In MG patients, COVID-19 infection may exacerbate the Tregs/IL-17 imbalance and induce an increase in circulating anti-AChR antibody levels, potentially leading to residual respiratory issues later on. However, in our study, the proportion of MG patients with dyspnea was not significantly different from that of the normal patients, which may be related to the activation of certain physiological adaptation mechanisms to avoid fatigue, mainly by central neural output inhibition of the respiratory muscles leading in acute hypoventilation and hypercapnia (34, 35). Some researchers define this phenomenon as silent or “happy” hypoxemia, where MG patients infected with SARS-CoV-2 experience reduced respiratory muscle load, thereby exhibiting milder respiratory distress or none that is distinguishable from the normal patients (36).

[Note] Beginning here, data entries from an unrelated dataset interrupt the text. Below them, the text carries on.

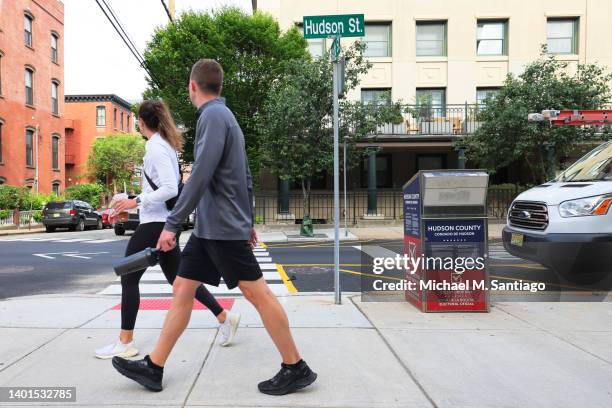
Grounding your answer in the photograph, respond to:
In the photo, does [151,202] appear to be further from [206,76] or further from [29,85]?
[29,85]

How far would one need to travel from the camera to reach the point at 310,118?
17172mm

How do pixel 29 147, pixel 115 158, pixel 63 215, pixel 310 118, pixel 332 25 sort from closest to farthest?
pixel 332 25, pixel 310 118, pixel 63 215, pixel 29 147, pixel 115 158

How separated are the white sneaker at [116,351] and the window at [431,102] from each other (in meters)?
20.1

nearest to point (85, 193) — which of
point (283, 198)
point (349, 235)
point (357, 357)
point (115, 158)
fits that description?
point (115, 158)

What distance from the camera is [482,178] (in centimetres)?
523

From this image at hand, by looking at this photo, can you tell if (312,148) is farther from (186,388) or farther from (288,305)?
(186,388)

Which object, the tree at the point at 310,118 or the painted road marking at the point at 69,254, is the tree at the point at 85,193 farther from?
the painted road marking at the point at 69,254

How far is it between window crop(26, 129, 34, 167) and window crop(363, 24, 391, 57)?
71.0ft

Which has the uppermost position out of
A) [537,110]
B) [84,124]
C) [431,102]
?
[84,124]

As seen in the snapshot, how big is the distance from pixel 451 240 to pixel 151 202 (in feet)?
10.6

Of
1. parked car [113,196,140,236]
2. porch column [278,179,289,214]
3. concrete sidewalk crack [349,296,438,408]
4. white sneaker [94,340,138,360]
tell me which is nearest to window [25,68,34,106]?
porch column [278,179,289,214]

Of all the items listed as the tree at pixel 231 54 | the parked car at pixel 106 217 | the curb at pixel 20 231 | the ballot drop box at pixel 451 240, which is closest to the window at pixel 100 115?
the parked car at pixel 106 217

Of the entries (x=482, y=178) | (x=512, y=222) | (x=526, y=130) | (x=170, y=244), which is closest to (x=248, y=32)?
(x=526, y=130)

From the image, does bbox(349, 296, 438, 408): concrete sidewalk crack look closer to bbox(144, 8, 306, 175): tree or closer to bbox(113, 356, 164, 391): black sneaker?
bbox(113, 356, 164, 391): black sneaker
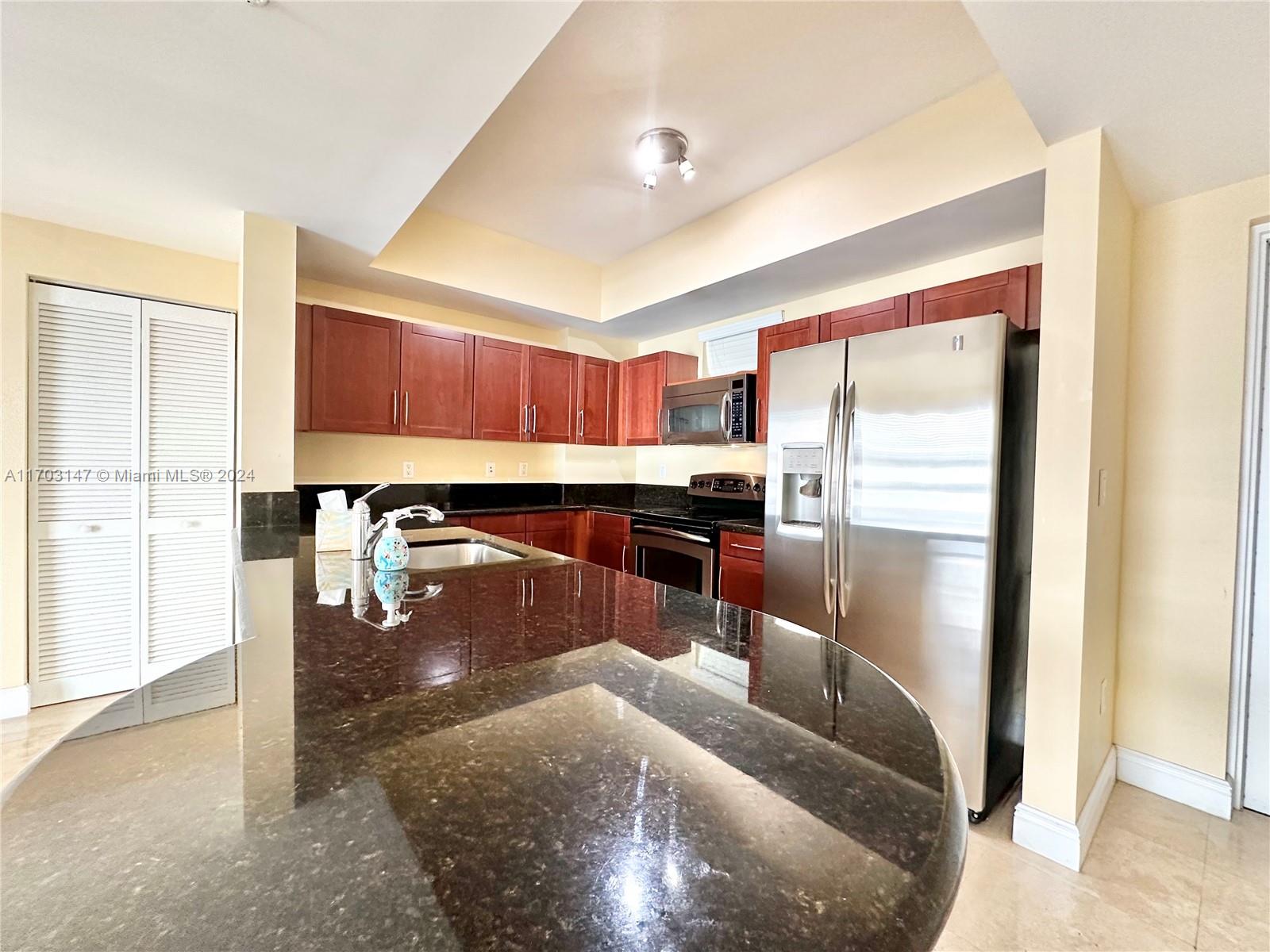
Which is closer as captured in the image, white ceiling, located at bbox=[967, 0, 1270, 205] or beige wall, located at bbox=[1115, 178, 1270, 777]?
white ceiling, located at bbox=[967, 0, 1270, 205]

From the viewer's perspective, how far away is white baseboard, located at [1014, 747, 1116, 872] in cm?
167

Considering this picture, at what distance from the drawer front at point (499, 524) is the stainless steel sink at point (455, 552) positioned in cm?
133

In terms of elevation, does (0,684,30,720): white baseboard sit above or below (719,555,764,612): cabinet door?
below

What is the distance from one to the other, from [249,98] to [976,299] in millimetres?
2819

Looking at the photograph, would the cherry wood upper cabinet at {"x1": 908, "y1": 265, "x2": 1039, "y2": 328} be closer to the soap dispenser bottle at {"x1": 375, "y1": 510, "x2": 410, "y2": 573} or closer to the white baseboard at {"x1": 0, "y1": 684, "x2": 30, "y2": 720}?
the soap dispenser bottle at {"x1": 375, "y1": 510, "x2": 410, "y2": 573}

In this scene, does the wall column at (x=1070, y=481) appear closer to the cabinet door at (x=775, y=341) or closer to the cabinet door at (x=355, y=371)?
the cabinet door at (x=775, y=341)

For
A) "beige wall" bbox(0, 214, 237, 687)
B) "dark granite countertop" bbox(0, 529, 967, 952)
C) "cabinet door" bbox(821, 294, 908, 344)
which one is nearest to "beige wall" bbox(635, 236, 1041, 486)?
"cabinet door" bbox(821, 294, 908, 344)

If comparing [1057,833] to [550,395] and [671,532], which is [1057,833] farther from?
[550,395]

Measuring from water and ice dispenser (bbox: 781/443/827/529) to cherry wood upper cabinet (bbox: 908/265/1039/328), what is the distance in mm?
844

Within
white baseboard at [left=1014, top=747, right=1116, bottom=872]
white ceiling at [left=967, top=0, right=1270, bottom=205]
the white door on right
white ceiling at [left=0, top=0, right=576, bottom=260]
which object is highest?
white ceiling at [left=0, top=0, right=576, bottom=260]

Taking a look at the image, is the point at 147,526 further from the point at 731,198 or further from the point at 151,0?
the point at 731,198

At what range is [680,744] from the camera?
0.58 meters

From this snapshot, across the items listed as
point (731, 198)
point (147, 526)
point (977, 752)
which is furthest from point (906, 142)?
point (147, 526)

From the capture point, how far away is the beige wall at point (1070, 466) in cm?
164
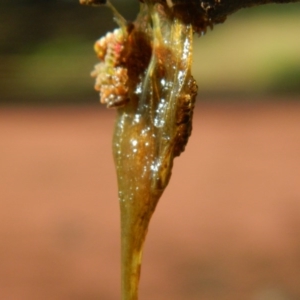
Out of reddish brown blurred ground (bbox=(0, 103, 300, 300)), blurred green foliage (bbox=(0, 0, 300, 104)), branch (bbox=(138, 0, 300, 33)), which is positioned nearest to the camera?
branch (bbox=(138, 0, 300, 33))

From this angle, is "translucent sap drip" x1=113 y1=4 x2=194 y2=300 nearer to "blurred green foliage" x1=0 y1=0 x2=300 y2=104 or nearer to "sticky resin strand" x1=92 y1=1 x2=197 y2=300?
"sticky resin strand" x1=92 y1=1 x2=197 y2=300

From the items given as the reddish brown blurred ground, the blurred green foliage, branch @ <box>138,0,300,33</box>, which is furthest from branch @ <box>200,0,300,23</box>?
the blurred green foliage

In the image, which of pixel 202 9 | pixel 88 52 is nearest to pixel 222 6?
pixel 202 9

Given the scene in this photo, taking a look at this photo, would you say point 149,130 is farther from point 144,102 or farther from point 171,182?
point 171,182

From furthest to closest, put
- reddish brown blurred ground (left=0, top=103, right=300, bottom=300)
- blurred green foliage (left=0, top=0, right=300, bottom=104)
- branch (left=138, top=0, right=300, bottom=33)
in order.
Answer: blurred green foliage (left=0, top=0, right=300, bottom=104), reddish brown blurred ground (left=0, top=103, right=300, bottom=300), branch (left=138, top=0, right=300, bottom=33)

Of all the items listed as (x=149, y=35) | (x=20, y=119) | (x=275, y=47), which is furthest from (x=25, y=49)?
(x=149, y=35)

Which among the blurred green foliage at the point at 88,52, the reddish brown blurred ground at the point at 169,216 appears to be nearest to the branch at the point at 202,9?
the reddish brown blurred ground at the point at 169,216

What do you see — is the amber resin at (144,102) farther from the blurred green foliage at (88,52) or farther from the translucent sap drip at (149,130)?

4.3.2 The evolution of the post-COVID-19 sequelae in MG patients

The post-COVID-19 sequelae is characterized as a relapsing-remitting condition. Our research has identified three distinct patterns in the progression of symptoms over time. Initially, we observed that the prevalence of symptoms such as anorexia and tinnitus decrease over time, being more common in the short term than 12 months after nucleic acid conversion (recovery). Subsequently, the prevalence of certain symptoms increased over time. For instance, myalgia showed an increase from 13.5% (1-month post-recovery) to 29.3% (12 months post-recovery). Other symptoms, including dizziness, rash, and vision impairment exhibited a similar trend of increasing prevalence. Ultimately, symptoms with stable prevalence over time may be driven by mechanisms that do not rapidly change with time, such as insomnia, palpitations, cognition impairment, cough, expectoration, dyspnea, sore throat, anosmia, ageusia, and depilation. These may be a result of a combination of acute disease recovery and the delayed sequelae of COVID-19.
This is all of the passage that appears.